Radyasyon insan derisi tarafından emilir vehayvan ve üst bitki dokuları. Küçük dozlarda ultraviyole radyasyon, sağlık üzerinde yararlı bir etkiye sahip olabilir, bağışıklık sistemini güçlendirebilir ve D vitamini oluşturabilir. Ancak büyük dozlarda cilt yanıklarına ve gözlere zarar verebilir ve çok fazlası kanserojen bir etkiye bile neden olabilir.
Ultraviyole uygulamaları
Ultraviyole radyasyon tıpta (zararlı organizmaları öldürebilir), bronzlaşma için ve ayrıca fotoğraflarda kullanılır. Emildiğinde, ışınlar görünür hale gelir. Bu nedenle uygulama alanlarından bir diğeri de floresan lambaların üretiminde kullanılmasıdır.
Sonuç
Görünür ışığın ihmal edilebilecek kadar küçük spektrumunu hesaba katarsak, optik aralığın da insan tarafından çok kötü çalışıldığı anlaşılır. Bu yaklaşımın nedenlerinden biri, insanların gözle görülebilen şeylere olan ilgilerinin artmasıdır.

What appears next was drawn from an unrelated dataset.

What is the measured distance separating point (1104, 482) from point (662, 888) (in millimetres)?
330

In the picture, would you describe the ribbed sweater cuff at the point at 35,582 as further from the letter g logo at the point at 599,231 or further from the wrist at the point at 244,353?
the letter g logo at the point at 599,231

Fakat bu nedenle, anlayış düşük seviyede kalır. Tüm kozmosa elektromanyetik radyasyon nüfuz eder. Daha sık olarak, insanlar onları sadece görmezler, aynı zamanda hissetmezler. Ancak bu spektrumların enerjisi artarsa hastalığa ve hatta ölümcül hale gelebilirler.
Görünmez spektrumu incelerken, bazı mistik fenomenler olarak adlandırılanlar netleşir. Örneğin, ateş topları. Sanki hiçbir yerden yokmuş gibi ortaya çıkıyorlar ve aniden ortadan kayboluyorlar. Aslında, görünmez aralıktan görünür aralığa geçiş ve bunun tersi de basitçe gerçekleştirilir.
Bir gök gürültülü fırtına sırasında gökyüzünün fotoğrafını çekerken farklı kameralar kullanırsanız, bazenplazmoidlerin geçişini, yıldırımdaki görünümlerini ve yıldırımda meydana gelen değişiklikleri yakalayın.
Çevremizde, görmeye alışık olduğumuzdan farklı görünen, bizim için tamamen bilinmeyen bir dünya var. “Gözümle görene kadar inanmam” sözü uzun zamandır geçerliliğini yitirdi. Radyo, televizyon, cep telefonları ve benzerleri uzun zamandır bir şeyi göremiyor olmamızın onun var olmadığı anlamına gelmediğini kanıtladı.